La génétique semble influencer la taille des particules LDL.
Une étude a trouvé des variants dans six loci liés à la taille, impliquant : CETP, LPL, APOA5, LIPC, GALNT2, MLXIPL (ChREBP), etc., associés à la dyslipidémie athérogène via des voies régulant ses composantes.
Un locus (pluriel loci) en génétique, c’est tout simplement une “adresse” sur un chromosome.
Imagine un chromosome comme une longue route, et les gènes / variants comme des maisons ou des carrefours :
➡️ le locus = l’emplacement précis où se trouve un gène… ou une variation génétique (un SNP, une petite différence dans l’ADN) qui influence un trait.
Pourquoi on parle de “loci” dans une étude ?
Dans les grandes études génétiques (GWAS), on repère des zones du génome qui “collent” statistiquement avec un trait (ex : taille des particules LDL, TG/HDL, etc.).
Ces zones sont appelées loci associés.
Important :
Un locus peut contenir un gène… ou plusieurs.

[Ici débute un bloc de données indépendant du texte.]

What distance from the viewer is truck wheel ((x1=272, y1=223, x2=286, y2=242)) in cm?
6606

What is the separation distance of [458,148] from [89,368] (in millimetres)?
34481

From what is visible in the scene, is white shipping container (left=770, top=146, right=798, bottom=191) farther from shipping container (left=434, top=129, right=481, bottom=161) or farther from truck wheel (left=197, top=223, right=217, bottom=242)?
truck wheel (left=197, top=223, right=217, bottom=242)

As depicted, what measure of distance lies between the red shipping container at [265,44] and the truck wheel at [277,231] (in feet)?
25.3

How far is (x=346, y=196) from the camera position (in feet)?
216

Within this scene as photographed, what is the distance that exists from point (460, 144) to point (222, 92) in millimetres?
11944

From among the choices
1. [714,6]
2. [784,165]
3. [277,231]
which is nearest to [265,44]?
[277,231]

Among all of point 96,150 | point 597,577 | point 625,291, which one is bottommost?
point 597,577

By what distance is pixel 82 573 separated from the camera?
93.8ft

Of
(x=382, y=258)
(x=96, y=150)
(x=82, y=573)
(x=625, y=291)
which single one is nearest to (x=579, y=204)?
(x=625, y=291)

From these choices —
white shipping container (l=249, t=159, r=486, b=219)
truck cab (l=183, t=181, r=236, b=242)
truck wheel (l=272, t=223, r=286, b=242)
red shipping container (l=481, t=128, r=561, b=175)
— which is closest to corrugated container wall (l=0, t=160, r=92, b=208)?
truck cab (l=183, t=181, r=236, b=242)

Parfois, le variant repéré n’est pas “dans” le gène lui-même, mais près (il peut influencer l’expression du gène, comme un interrupteur).
Alimentation : études Dans une étude, 105 hommes d’âge moyen en bonne santé ont alterné 6 semaines : régime riche en graisses / pauvre en glucides, puis régime pauvre en graisses / riche en glucides (cross-over)

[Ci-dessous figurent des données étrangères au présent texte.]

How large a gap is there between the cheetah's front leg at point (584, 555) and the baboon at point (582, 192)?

Sur le régime pauvre en graisses : HDL-C plus bas, TG plus élevés, plus de petites LDL. Et ceux qui avaient des LDL plus “saines” (moins denses) ont basculé vers des LDL plus denses.
Conclusion : réduire les graisses et augmenter les glucides a orienté le profil vers la dyslipidémie athérogène. Mais ceux ayant déjà beaucoup de petites LDL sur régime gras ont vu une baisse du LDL-C sur régime pauvre en graisses, due à la baisse des LDL plus grosses sans changement des petites denses.
D’autres données suggèrent que les glucides alimentaires sont un moteur majeur de dyslipidémie athérogène. La perte de poids la réduit aussi.
Une analyse du Framingham Heart Study, ajustée (dont apports glucidiques), a confirmé que le contenu en graisses de l’alimentation n’affectait pas la taille des LDL ou les TG, quelle que soit la qualité des graisses.
En résumé : Baisser les glucides alimentaires et perdre du poids semble atténuer la dyslipidémie athérogène. Les graisses totales ou saturées semblent avoir peu d’influence sur les lipides sanguins.
À l’inverse, des études ont aussi montré qu’un régime pauvre en graisses et riche en glucides peut abaisser le LDL-C.
Une hypothèse : hausse aiguë des glucides → insuline → hausse cholestérol total/LDL ; sur le long terme, baisse de sensibilité à l’insuline → baisse production LDL.